Dizendo isso, todos assopraram suas velas e partiram, sempre em silêncio. Apenas Leor, Marboh e Nemat ficaram. Ele sentou-se desolado ao lado da rosa branca e perguntou para a amiga, sem erguer a cabeça:
–– Não teria uma cerveja aí, teria?
–– Desculpe... Bebi tudo ontem.
Ele sorriu um sorriso triste. Nemat sentou ao lado dele, mas logo levantou-se assustada.
–– Eu não acredito, as joias!
–– O quê?!
Ela olhou desesperada para Leor.
–– Hadin precisava pagar um absurdo de impostos e nós não tínhamos o dinheiro, então lhe mostrei as joias da minha mãe e contei minha história e lhe entreguei o bracelete de minha mãe para ele ir à Scien vender o bracelete para pagar o imposto e...
–– Nemat, calma! Respira... – Ele a segurou pelos ombros e olhando fundo em seus olhos, completou incrédulo – Eu não acredito que você mostrou as joias pra ele!
–– Leor... Eu... Ele... Ah, pare com isso! Eu o amava...
Leor revirou os olhos e, pegando a pá que usara para a cova, correu junto com Nemat e Marboh para o túmulo de Ravel. Lá, ele cavou até encontrar o pequeno baú. Nemat ajoelhou-se e, respirando fundo, abriu-o. Nada além do bracelete faltava.
Ela fechou os olhos e suspirou aliviada. Sentia-se mal por ter duvidado de Hadin e, ao mesmo tempo, estava furiosa consigo mesma por sentir-se assim por alguém que a traíra. Eles enterraram de novo o baú e caminharam para casa. No caminho, Nemat contou melhor para Leor o que tinha acontecido entre ela e Hadin, e terminou perguntando:
–– Leor, você acha que eu estou... Bem, negligenciando os meus deveres como princesa de Jope?
–– Nemat, eu... Eu não posso dizer que está negligenciando, afinal aqui você não é princesa, não tem um exército, como poderia recuperar seu reino?!
–– Eu penso o mesmo... Mas confesso que Hadin falava da restauração do trono com a mesma esperança e euforia da minha mãe...
–– Não se sinta culpada, afinal é fácil só falar e te acusar.
–– Leor... – Ela não sabia por em palavras o que queria dizer – Qual a minha razão de viver se não for a recuperação de Jope? Afinal, minha família foi dizimada e meu pai morreu para salvar minha mãe... Eu tenho o sangue de sobreviventes correndo em minhas veias... Não seria injusto com eles e com o povo que talvez tenha em mim a esperança de uma vida melhor se eu não for ajudá-los?
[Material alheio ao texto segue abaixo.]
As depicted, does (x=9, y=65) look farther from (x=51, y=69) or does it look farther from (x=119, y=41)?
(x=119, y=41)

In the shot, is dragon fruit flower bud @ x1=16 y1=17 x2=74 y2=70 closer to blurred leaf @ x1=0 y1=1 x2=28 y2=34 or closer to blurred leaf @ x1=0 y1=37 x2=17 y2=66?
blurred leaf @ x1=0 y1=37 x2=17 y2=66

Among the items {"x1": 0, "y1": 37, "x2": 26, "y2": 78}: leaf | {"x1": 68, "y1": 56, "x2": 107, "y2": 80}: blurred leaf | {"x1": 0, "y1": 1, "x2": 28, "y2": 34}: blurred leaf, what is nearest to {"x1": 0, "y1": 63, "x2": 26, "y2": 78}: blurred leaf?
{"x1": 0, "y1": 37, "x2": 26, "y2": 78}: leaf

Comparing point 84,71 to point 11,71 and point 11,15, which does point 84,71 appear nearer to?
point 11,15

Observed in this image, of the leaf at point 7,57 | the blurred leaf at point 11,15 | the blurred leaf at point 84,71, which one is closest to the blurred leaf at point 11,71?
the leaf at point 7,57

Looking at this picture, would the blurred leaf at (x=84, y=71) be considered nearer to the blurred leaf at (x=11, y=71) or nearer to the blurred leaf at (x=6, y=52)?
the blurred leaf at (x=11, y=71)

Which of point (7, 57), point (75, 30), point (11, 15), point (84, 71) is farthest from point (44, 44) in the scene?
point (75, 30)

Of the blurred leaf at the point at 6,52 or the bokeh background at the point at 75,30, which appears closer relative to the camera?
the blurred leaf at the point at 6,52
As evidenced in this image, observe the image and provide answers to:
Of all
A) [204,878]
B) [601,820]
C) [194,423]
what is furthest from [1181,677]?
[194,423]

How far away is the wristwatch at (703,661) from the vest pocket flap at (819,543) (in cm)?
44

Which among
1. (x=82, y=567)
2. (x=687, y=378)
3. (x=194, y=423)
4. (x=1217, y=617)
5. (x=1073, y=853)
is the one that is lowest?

–– Falou como uma princesa... – Leor a abraçou – Vamos pensar em alguma coisa, está bem?
Durante as férias de Nemat, Leor ficou na casa dela, afinal os dois tinham perdido pessoas amadas e precisavam, mais do que nunca, um do outro para acostumarem-se novamente com a antiga rotina.
Quando suas férias de dez dias terminaram, Leor voltou para casa e reorganizou o quarto dele. Começou a estudar ainda mais sua amada medicina, fez um empréstimo e ampliou a pousada, imitando os prédios de Al. O negócio deu certo e ele acabou abrindo um barzinho no térreo do hotel e contratou Nemat como supervisora.
A pousada gerava lucro, mas não o suficiente para enriquecê-los, afinal os juros do empréstimo eram altíssimos...
E assim o tempo foi passando, com Nemat e Leor trabalhando naquele pequeno negócio, sem pensarem muito no futuro, apenas vivendo... Porém, mesmo que tudo aparentasse estar bem,algo tinha mudado em Nemat. Ela estava envenenando-se na mágoa que sentia de Hadin e ia se entristecendo dia a dia, até quase perder a esperança da própria vida.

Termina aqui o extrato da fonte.